3. The enemy uses a common method: the vices of the world. John wrote, “Do not love the world nor the things in the world. If anyone loves the world, the love of the Father is not in him. For all that is in the world, the lust of the flesh and the lust of the eyes and the boastful pride of life, is not from the Father, but is from the world. The world is passing away, and also its lusts; but the one who does the will of God lives forever.” (1 John 2:15-17)

Temptation is an enticement to do wrong with the promise of pleasure or profit. The devil uses all the deceptions of the modern world to entice us into what we know we ought to stay away from. How do we handle these? James 4:7 says, “Resist the devil and he will flee from you.”  

4. Sin results in a common outcome.  “For the wages of sin is death, but the free gift of God is eternal life in Christ Jesus our Lord” (Rom 6:23).

Paul warned, “Do not be deceived: God is not mocked, for whatever one sows, that will he also reap. For the one who sows to his own flesh will from the flesh reap corruption, but the one who sows to the Spirit will from the Spirit reap eternal life” (Gal 6:7-8).

All of this should teach us not to minimize sin.

Sin is against God’s nature and a falling short of His glory (Rom 3:23). It is an attempt on our part to dethrone God and take His glory for ourselves. It is saying to God, “I don’t need you to tell me what to do. I can decide for myself what is right and wrong.” It is the rebellion of the garden all over again (Gen 3:5-6).

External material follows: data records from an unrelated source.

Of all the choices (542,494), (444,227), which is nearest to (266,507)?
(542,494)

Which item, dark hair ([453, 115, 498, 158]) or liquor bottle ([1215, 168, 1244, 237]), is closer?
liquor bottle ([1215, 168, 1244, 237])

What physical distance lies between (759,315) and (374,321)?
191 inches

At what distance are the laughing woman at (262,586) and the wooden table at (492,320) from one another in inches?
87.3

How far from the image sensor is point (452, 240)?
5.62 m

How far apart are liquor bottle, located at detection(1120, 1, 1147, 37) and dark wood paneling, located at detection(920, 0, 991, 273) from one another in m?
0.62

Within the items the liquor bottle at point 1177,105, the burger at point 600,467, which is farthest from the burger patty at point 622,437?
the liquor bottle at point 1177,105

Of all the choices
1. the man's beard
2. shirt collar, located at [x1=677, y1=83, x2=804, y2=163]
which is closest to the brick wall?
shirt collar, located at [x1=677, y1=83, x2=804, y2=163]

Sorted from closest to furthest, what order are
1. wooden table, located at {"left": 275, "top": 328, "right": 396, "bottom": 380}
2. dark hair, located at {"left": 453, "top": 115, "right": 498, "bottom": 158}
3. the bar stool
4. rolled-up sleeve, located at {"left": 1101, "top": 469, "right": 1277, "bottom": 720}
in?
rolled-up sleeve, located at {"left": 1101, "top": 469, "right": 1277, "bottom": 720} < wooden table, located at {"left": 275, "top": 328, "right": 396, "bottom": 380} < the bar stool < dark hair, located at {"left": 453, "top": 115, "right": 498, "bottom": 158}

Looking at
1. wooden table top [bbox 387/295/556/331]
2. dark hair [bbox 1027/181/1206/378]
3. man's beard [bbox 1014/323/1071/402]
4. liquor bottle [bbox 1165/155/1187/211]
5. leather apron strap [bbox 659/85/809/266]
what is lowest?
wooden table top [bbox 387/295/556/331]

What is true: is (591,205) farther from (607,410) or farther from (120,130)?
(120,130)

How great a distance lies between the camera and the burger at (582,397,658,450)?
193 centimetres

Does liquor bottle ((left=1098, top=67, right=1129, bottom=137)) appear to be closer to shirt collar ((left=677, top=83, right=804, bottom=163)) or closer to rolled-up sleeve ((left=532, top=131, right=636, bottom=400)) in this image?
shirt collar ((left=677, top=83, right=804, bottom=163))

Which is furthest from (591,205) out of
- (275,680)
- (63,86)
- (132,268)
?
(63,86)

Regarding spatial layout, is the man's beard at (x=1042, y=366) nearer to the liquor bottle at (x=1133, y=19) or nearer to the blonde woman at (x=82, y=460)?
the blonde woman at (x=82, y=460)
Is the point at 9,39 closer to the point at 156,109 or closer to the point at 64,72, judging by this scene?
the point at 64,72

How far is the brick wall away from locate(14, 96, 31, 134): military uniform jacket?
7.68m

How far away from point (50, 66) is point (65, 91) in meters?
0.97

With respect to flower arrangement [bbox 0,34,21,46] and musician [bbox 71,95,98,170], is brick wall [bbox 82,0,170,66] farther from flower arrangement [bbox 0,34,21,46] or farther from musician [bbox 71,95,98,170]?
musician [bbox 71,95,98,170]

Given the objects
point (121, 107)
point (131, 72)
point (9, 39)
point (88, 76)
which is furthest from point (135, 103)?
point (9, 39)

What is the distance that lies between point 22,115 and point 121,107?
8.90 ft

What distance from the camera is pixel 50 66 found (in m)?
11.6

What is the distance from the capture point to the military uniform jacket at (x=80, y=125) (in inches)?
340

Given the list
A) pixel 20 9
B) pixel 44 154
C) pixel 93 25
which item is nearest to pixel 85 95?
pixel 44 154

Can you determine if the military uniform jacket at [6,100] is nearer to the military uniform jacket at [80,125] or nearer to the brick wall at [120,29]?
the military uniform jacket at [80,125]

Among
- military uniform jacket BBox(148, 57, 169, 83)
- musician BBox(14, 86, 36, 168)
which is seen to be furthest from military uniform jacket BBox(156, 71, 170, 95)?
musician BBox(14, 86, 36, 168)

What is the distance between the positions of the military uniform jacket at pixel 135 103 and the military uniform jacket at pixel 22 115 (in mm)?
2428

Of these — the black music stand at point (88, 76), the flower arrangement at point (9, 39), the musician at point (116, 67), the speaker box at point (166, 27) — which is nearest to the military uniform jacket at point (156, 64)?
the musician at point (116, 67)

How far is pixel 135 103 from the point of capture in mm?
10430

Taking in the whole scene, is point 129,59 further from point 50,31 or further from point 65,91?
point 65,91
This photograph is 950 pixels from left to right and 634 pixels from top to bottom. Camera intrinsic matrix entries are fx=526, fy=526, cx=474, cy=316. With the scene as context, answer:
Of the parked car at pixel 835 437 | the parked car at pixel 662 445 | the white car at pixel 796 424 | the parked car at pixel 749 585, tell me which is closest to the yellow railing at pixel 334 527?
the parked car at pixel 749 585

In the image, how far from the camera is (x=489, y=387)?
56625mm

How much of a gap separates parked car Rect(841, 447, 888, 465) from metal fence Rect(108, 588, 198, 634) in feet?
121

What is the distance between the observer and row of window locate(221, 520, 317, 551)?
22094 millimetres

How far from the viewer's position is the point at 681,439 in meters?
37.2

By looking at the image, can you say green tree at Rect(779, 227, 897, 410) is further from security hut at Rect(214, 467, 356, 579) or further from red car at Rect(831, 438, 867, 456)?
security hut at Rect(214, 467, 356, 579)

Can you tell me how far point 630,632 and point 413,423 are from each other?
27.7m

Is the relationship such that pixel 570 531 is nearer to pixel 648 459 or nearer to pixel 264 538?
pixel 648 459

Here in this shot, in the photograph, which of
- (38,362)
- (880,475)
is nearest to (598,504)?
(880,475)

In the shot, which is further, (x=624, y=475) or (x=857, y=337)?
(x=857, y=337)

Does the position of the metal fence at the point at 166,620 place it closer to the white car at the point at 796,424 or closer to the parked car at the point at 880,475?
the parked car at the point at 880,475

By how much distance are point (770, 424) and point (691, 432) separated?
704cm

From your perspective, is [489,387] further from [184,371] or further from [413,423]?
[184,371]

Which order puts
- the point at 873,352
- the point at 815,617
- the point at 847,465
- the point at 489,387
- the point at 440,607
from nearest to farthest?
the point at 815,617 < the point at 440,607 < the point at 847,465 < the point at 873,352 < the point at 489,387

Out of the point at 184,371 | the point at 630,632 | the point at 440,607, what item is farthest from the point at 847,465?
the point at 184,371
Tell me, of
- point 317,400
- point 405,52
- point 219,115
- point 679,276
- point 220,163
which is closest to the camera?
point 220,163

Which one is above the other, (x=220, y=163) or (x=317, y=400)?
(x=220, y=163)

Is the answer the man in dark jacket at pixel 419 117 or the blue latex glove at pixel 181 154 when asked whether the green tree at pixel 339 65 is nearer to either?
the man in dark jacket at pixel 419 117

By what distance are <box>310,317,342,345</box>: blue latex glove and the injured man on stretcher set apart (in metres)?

Yet sin is much more than just the commission of a bad act here or there. It is a condition in which we reside. Sin is something in which people walk and live (Col 3:7). We were dead in sin and were by nature “children of wrath” (Eph 2:1-3). Sin holds us captive as slaves (Rom 6). This is one reason why we cannot simply decide to beat sin and save ourselves. We cannot do it. Thinking we can take care of it ourselves is like thinking a drowning man can save himself simply by treading water longer with no one else in sight. It may work for a few minutes, but that can hardly be thought of as being saved, and the man will still fail to stay above water.

The solution to sin, then, must come from One who is entirely holy. And this solution is as immersive as the disease it is intended to cure. This is the grace of God, which is not just something applied here or there (as though sin were only committed here or there). Grace is something in which we stand (Rom 5:2). Though sin reigned in death, grace reigns through righteousness, and grace is far greater than sin (Rom 5-6). This does not mean we continue in sin as if we remain enslaved to it. May it never be! Rather we are told to “present yourselves to God as those who have been brought from death to life, and your members to God as instruments for righteousness. For sin will have no dominion over you, since you are not under law but under grace” (Rom 6:13-14).

Think on these starting points for understanding sin and temptation.